▶ _Material provided_:
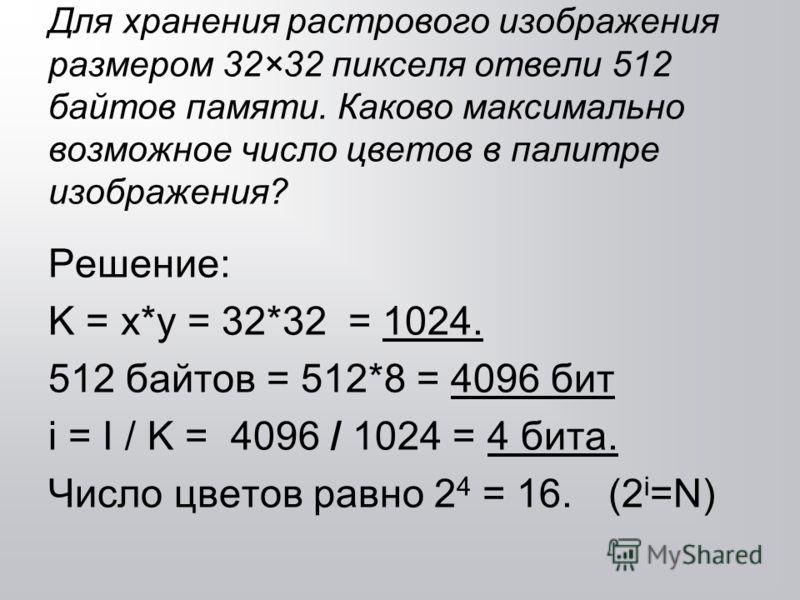 Для хранения растрового изображения размером 32×32 пикселя отвели 512 байтов памяти. Каково максимально возможное число цветов в палитре изображения? Решение: K = x*y = 32*32 = 1024. 512 байтов = 512*8 = 4096 бит i = I / K = 4096 / 1024 = 4 бита. Чис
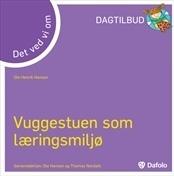 Det ved vi om - Vuggestuen som læringsmiljø  by  Ole Henrik Hansen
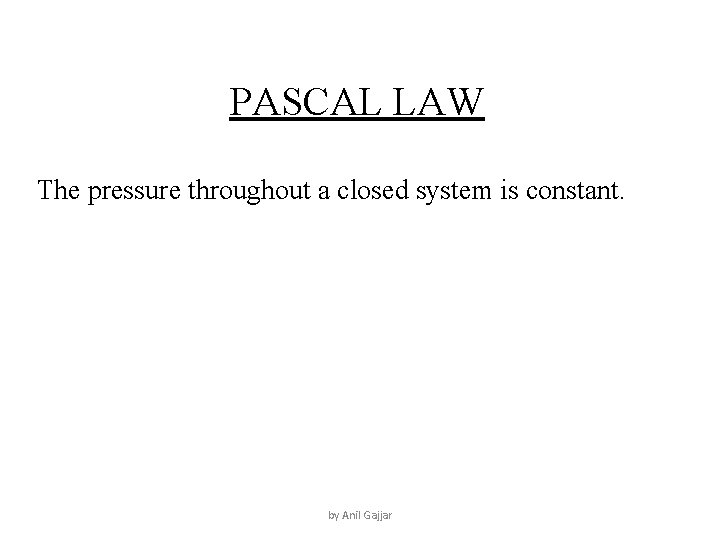 PASCAL LAW The pressure throughout a closed system is constant. by Anil Gajjar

▶ _What you should do_: Write out the lines of the listing from the one that holds "Det ved vi om" to the very last line, both included, exactly as they appear and without any pictures.

▶ _Expected output_:
 Det ved vi om - Vuggestuen som læringsmiljø  by  Ole Henrik Hansen
 PASCAL LAW The pressure throughout a closed system is constant. by Anil Gajjar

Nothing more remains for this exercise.